Rodney H. Banks (born January 14, 1953) is an American industrial chemist and a research fellow at Nalco Holding Company in Naperville, Illinois, now a wholly owned subsidiary of Ecolab Inc. His inventions have greatly improved the control of industrial water treatment. In 2011, Banks received the Perkin Medal for his work from the American section of the Society of Chemical Industry, the highest award for applied chemistry in the United States.

==Early life and education==
Banks was born in Long Beach, California, on January 14, 1953, and later moved with his family to Maryland. His father Mark worked as a chemist for the U.S. Defense Department in Washington, D.C., inspiring the younger Banks to pursue the same field. Banks attended Johns Hopkins University, graduating with a bachelor's degree in chemistry in 1975. In 1980, he received his Ph.D. in inorganic/physical chemistry from the University of California, Berkeley, where he worked for Nobel laureate and fellow Perkin medal winner Glenn Seaborg on the synthesis and characterization of volatile actinide compounds.

== Professional life ==
Banks moved to the Chicago area in 1980, working briefly as a post-doctoral student at Argonne National Laboratory on x-ray photoemission spectroscopy properties of neptunium oxides before joining Nalco Chemical Company as a research scientist.
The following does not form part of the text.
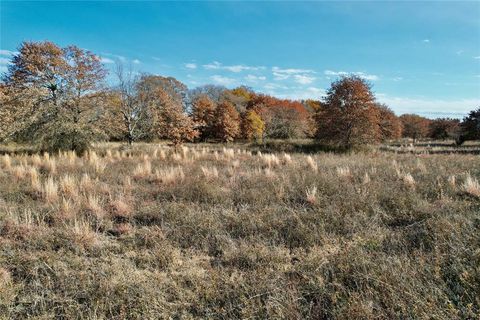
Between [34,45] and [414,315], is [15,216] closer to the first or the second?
[414,315]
In the mid-1980s, Banks and other Nalco researchers identified opportunities for improved monitoring and control of water used in many industrial systems, especially in cooling towers, for both commercial and office buildings and in industrial plants such as paper mills, oil refineries, automotive plants and steel mills. He and colleague John Hoots subsequently led the invention and commercialization of fluorescent tracing technology, trade-named TRASAR. Banks' work involved using chemical and mechanical sensors for improved monitoring and control. The 3D TRASAR version of this technology won a United States Presidential Green Chemistry Challenge Award for its cooling water application in 2008.

Banks has created various electrochemical, optical, quartz crystal microbalance-based sensors to measure chemical treatment levels, corrosion, scale and microbial fouling. He holds more than 30 U.S. patents.